Monetary and fiscal policymakers could accelerate the return to full employment through tax cuts, increases in government spending -- particularly in areas that tend to create lots of jobs -- and further monetary easing. However, the ability of monetary and fiscal policymakers to combat the slow recovery is constrained by three things: fear that aggressive monetary policy will drive up inflation to an unacceptable level; fear that tax cuts or increases in spending will worsen our long-run debt problem; and political disputes over taxes and the size and role of government.
Fiscal policy: More austerity could harm recovery
The ideal fiscal policy would combine tax cuts and spending increases to
speed the recovery, with a credible commitment to debt reduction in the longer
run. That would help with both our unemployment and long-run debt problems. But
political differences and worries about the debt stand in the way of using tax
cuts or spending increases to promote recovery. In fact, Congress has already
committed to the opposite -- austerity through tax increases and spending cuts
that will work against the recovery. Any further attempts to reduce the debt
should be delayed until the economy is on better footing.
The long-run debt problem needs to be addressed, but the really large increase in the debt that has everyone so worried won't occur for many years. Meanwhile, as the experience in Europe has demonstrated, too much austerity too soon is counterproductive.

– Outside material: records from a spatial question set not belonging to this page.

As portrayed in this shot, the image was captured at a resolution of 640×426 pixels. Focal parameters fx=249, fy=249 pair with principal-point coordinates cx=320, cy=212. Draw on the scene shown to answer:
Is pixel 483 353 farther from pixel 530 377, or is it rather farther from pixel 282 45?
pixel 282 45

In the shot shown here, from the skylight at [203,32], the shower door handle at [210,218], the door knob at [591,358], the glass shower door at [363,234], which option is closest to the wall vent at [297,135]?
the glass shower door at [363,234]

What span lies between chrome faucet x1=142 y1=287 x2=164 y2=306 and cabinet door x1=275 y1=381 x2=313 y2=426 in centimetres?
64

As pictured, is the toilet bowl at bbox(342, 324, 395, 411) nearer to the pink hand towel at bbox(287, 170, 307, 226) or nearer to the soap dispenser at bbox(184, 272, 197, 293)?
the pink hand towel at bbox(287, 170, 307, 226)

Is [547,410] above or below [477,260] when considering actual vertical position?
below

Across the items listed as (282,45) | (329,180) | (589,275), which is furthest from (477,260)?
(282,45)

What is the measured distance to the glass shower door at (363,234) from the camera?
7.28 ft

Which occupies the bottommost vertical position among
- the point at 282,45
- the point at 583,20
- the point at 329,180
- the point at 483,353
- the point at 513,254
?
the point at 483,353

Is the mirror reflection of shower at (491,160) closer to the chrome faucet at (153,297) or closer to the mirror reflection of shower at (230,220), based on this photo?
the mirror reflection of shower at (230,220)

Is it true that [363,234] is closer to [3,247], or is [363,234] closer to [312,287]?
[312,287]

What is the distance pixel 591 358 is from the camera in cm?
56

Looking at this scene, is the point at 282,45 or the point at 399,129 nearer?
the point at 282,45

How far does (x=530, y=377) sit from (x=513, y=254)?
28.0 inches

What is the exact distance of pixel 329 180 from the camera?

Delaying deficit reduction as much as possible and avoiding economically disruptive fights in Congress over the budget gap and debt ceiling will minimize the damage to the recovery.
Monetary policy: Stay the course
Monetary policy has been far from perfect. It has been too slow to react to the sluggish recovery, and many analysts argue that the Federal Reserve has not been aggressive enough when it has reacted. But the Fed has certainly been more aggressive and more responsive to the slow recovery than fiscal policymakers, and it has been able to implement additional policy measures despite the worries about the potential for inflation from some members of the Fed's monetary policy committee.
The Fed has already done quite a bit to stimulate the economy, and unless
there is a large, unexpected downturn in the economy the central bank is very unlikely to
do more to speed the recovery over and above the policies it already has in
The important question regards when the Fed will begin reversing its present policy by ending its asset purchase programs -- in other words, ending quantitative easing -- or by increasing the target interest rate. Up until the last meeting of the Federal Open Market Committee, there was considerable uncertainty over when the Fed would begin reversing course, and there were worries that inflation fears would cause the Fed to stifle the recovery by reversing course too soon. But the Fed's recent announcement that it intends to keep interest rates low until unemployment falls below 6.5 percent or inflation is projected to increase more than a half a percent above target eased those worries considerably.
Best we can hope for
Many economists believe that both monetary and fiscal policymakers should do
even more to help the economy recover. But practically that's not going to
happen unless economic conditions change dramatically and unexpectedly for the
worse. The best we can hope for is that fiscal policymakers do not begin serious
deficit reduction too soon, that political standoffs over the deficit do not
become economically disruptive, and that monetary policymakers do not increase
interest rates or end quantitative easing until the economy is on firmer ground.
And that is the good news -- this is not a big worry for monetary policymakers. They are unlikely to make this mistake now that they've committed to the thresholds for unemployment and inflation discussed above. But with Congress engaged in another blood feud over the debt ceiling and spending cuts, fiscal policymakers are another story.